▶ TEXT SHOWN:
Alcohol Consumption and Atrial Arrhythmia Recurrence After Atrial Fibrillation Ablation: A Systematic Review and Meta-analysis

Published:December 18, 2022DOI:https://doi.org/10.1016/j.cjca.2022.12.010

      Abstract

      Background

      Although alcohol consumption is associated with an increased risk of atrial fibrillation (AF), it is unclear whether alcohol is associated with AF recurrences after catheter ablation for AF. We aimed to systematically review the medical literature to assess the impact of alcohol consumption on the recurrence of AF after AF ablation.

      Methods

      A structured electronic database search of the scientific literature (Medline, Embase, and Central from inceptions to December 2021) was performed for studies reporting rates of AF recurrence after catheter ablation stratified by patients’ level of alcohol consumption according to study-specific definitions. Unadjusted study-specific odds ratios (ORs) were meta-analysed with the use of random-effects models. Risk of bias was evaluated by means of the ROBINS-I tool.

      Results

      We identified 9 observational studies which included 5436 patients who underwent catheter ablation for AF. Compared with patients consuming little or no alcohol, patients consuming moderate to high amounts of alcohol had a greater risk of AF recurrence (summary OR 1.45, 95% confidence interval [CI] 1.06-1.99; P = 0.02; I2 = 79%). Results remained robust when we excluded studies with < 100 participants (OR 1.40, 95% CI 1.03-1.9) or abstract-only publications (OR 1.84, 95% CI 1.21-2.8). All included studies were found to be at serious risk of bias, primarily due to confounding.

▶ SUPPLIED ENTRIES:

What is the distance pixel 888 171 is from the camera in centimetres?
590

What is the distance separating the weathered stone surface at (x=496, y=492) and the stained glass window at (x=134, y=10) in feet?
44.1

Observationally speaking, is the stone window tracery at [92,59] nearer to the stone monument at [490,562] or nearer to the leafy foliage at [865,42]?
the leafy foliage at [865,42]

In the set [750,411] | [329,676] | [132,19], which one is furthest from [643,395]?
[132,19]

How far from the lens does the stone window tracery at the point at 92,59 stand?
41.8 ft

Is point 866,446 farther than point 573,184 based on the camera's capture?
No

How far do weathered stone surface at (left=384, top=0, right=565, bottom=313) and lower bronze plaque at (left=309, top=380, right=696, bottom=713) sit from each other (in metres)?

--

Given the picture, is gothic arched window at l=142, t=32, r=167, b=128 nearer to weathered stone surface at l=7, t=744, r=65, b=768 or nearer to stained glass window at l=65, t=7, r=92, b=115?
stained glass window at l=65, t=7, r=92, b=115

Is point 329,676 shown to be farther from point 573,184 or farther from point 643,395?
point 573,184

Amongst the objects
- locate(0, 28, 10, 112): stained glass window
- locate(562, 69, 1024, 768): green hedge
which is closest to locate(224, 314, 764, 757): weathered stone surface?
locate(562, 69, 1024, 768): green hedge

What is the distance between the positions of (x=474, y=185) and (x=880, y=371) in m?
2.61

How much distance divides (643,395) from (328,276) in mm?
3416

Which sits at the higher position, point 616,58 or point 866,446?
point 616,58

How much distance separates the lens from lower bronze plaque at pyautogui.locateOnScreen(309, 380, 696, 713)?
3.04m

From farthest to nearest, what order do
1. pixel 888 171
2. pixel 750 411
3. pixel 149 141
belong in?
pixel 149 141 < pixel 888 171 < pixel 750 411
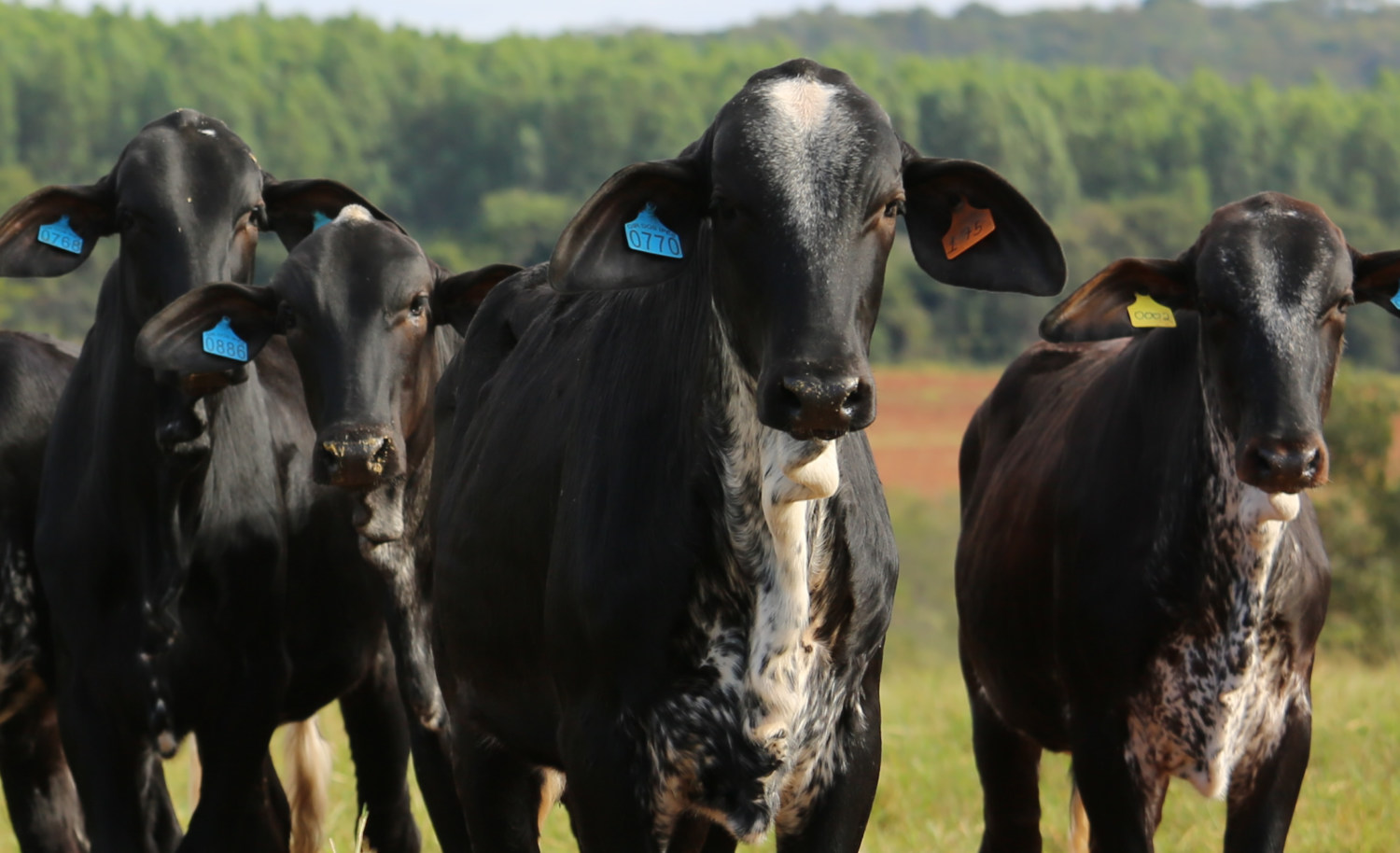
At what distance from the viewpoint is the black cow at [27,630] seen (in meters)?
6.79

▶ REQUIREMENT 1: In the abstract on alcohol and atrial fibrillation ablation, how many patients who underwent catheter ablation were included in the identified studies?
▶ REQUIREMENT 2: Write the next part of the abstract on alcohol and atrial fibrillation ablation, picking up after its final sentence.

▶ WRITTEN RESPONSE 1: 5436 patients

▶ WRITTEN RESPONSE 2:
      Conclusions

      Increased alcohol consumption is associated with an increased risk of AF recurrence after catheter ablation for AF. Reduction of alcohol consumption may be beneficial in this context.

      Résumé

      Contexte

      La consommation d’alcool est associée à un risque accru de fibrillation auriculaire (FA), mais on ne sait pas si elle est aussi associée à une récurrence de la FA après son ablation par cathéter. Nous avons réalisé une revue systématique des publications médicales afin d’évaluer l’effet de la consommation d’alcool sur la récurrence de la FA après cette intervention.

      Méthodologie

      Nous avons effectué une recherche structurée dans les bases de données de publications scientifiques électroniques (Medline, Embase et Central, depuis leur création jusqu’en décembre 2021) afin de relever les études rapportant les taux de récurrence de la FA après ablation par cathéter, lesquels ont été stratifiés en fonction du degré de consommation d’alcool des patients selon la définition utilisée dans chaque étude. Les rapports de cotes (RC) non ajustés de chaque étude ont été soumis à une méta-analyse reposant sur des modèles à effets aléatoires. Le risque de biais a été évalué au moyen de l’outil ROBINS-I.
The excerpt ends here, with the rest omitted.